In general, apps which want to enforce a property like this such as Ingress are using the Play Integrity API or hardware attestation API, so they won't work on /e/OS in the first place. Any app which wants any property to be enforced about the OS such as not being able to trick it about location is going to be doing that. Therefore, the approach doesn't actually provide better compatibility beyond the extreme short term where there may still be a small number of apps which check for Mock Location without the Play Integrity API. Can you provide a list of apps which DO NOT use the Play Integrity API but DO check for Mock Location? How many really exist? Beyond the short term, they're almost certainly going to add a Play Integrity API check. If their check is being actively bypassed, they'll react to that. The main apps doing this are either doing DRM or it's part of anti-cheat for competitive location-based games. In both cases, Play Integrity API is going to end up being used since that's the precise use case and it's easy to do. GrapheneOS is aiming to force Google to allow alternate operating systems which preserve the properties apps expect and in the meantime convincing individual apps to permit those alternate operating systems via the hardware attestation API. If an OS does this, it doesn't qualify for either, so it will remain banned, and we can't reasonably argue otherwise.
These apps may be willing to support alternate operating systems but only if they preserve the security model and do not try to trick the app about things like this. Why would a competitive location-based game permit using an operating system where Mock Location can be used without it being shown to the app? There will be less app compatibility in the long term if we took this approach and made GrapheneOS unacceptable to apps like location-based games. Our goal is providing a more useful privacy feature than the current Location feature while not having these apps ban GrapheneOS but rather whitelist.
Location Scopes is a fundamentally different kind of feature than global Mock Location since Location Scopes will be per-app.
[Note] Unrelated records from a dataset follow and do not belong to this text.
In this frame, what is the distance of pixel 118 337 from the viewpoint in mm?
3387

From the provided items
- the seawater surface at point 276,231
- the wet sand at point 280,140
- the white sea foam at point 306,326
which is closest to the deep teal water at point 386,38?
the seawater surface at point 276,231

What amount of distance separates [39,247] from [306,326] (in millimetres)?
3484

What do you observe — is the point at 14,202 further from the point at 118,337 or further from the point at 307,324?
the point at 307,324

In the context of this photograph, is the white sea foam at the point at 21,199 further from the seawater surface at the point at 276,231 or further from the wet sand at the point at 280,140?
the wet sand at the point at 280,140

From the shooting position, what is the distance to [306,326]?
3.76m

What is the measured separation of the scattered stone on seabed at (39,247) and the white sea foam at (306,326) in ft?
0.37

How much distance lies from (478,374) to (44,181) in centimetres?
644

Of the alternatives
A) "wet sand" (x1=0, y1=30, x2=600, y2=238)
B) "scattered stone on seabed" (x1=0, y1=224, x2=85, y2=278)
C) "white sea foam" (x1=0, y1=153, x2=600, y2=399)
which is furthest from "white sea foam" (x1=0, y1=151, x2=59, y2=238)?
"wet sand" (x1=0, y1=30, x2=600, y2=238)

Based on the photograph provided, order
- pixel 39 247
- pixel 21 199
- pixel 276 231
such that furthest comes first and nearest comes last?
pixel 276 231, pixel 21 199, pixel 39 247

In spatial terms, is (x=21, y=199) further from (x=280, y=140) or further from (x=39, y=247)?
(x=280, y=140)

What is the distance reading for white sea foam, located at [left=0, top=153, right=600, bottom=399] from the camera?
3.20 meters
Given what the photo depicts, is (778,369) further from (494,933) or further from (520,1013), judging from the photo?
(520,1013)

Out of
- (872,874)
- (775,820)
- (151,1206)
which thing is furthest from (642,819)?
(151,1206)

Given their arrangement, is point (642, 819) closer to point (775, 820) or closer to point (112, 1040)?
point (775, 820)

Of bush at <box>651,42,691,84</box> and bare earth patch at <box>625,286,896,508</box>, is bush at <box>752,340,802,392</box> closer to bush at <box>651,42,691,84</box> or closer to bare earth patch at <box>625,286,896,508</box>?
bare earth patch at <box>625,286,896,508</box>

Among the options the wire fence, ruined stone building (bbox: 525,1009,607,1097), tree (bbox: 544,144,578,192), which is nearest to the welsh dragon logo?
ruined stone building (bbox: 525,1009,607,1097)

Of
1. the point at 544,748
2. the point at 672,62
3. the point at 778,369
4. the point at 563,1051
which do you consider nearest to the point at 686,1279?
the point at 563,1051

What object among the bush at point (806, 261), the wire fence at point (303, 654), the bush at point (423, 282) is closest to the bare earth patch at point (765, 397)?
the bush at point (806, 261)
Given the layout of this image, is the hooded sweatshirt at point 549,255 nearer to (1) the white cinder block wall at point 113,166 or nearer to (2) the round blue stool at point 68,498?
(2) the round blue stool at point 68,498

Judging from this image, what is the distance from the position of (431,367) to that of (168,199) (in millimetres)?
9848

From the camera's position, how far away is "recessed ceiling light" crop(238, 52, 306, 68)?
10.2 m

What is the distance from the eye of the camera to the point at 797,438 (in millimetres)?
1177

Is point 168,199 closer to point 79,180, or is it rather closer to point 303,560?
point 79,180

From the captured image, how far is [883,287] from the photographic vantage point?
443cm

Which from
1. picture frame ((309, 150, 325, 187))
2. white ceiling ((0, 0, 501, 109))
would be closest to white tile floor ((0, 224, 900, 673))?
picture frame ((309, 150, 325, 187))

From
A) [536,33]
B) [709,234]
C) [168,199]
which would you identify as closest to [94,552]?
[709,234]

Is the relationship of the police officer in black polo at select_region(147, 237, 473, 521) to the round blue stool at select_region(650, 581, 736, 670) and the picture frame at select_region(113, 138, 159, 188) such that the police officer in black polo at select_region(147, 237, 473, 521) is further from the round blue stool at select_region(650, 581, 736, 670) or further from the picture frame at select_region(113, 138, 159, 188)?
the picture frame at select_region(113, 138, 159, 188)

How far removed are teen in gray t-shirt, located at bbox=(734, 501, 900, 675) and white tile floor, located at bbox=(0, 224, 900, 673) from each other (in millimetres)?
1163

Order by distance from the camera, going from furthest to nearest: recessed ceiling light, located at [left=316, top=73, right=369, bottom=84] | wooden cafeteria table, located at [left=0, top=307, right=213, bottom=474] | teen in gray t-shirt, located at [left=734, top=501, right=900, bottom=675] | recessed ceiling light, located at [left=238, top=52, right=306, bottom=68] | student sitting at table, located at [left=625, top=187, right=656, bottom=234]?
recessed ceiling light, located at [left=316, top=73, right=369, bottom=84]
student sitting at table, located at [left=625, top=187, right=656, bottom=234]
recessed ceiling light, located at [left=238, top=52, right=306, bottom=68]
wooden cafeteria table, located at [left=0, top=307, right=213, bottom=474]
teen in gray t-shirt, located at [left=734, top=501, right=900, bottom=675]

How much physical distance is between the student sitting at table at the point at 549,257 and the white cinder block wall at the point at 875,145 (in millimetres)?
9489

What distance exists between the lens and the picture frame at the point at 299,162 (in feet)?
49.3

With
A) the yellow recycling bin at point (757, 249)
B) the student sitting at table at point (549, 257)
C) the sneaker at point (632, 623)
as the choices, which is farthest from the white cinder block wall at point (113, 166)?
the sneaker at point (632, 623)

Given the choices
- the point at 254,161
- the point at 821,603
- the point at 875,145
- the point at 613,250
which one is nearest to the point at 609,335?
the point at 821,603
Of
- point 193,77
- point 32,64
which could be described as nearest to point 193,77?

The reason we want to make it instead of people using existing Mock Location apps is because they're global, and users may want to use real location for navigation/maps while spoofing it for a different app. We don't want Location Scopes to rule out apps like Ingress from using GrapheneOS. Therefore, we plan to provide a way to detect it and document it in our attestation compatibility guide so apps like Ingress can permit GrapheneOS. It doesn't have to be the same API that the Mock Location feature uses, although we don't want to push developers to leave GrapheneOS banned, so the details of that need to be worked out.
This is really just similar to whether an OS bundles an end-to-end encryption messaging app such as Signal. Either way, people can use end-to-end encryption, and either way people can use Mock Location. Mock Location apps provide different features. Some of them actually do provide a real location via an external GNSS unit which is useful for a device without GNSS such as the Pixel Tablet. Some of them provide more than specifying a specific user chosen location. They may move it around based on how the user configures it. Support for specifying a specific coordinate with Mock Location being built into the OS isn't the whole reason people want to use Mock Location. An app can also easily tell something is up even without using the API, Play Integrity API or hardware attestation. In case you don't realize though, an app can use hardware attestation to check if it's the stock OS vs. alternate OS vs. unlocked and for an alternate OS can determine which OS it is via the verified boot key fingerprint so they can choose which alternate operating systems they want to allow instead of banning all of them as the Play Integrity API does. Apps like Ingress already use the Play Integrity API.
This does not include the mock location option hidden under developer options since it requires an app and can be detected by other apps via API.
GrapheneOS may implement Location Scopes in the future: https://discuss.grapheneos.org/d/3103-feature-request-location-scopes/14. I am aware this feature would not fake a location, merely trick individual apps into thinking the location permission has been granted. Perhaps when it is implemented it would require a separate criteria.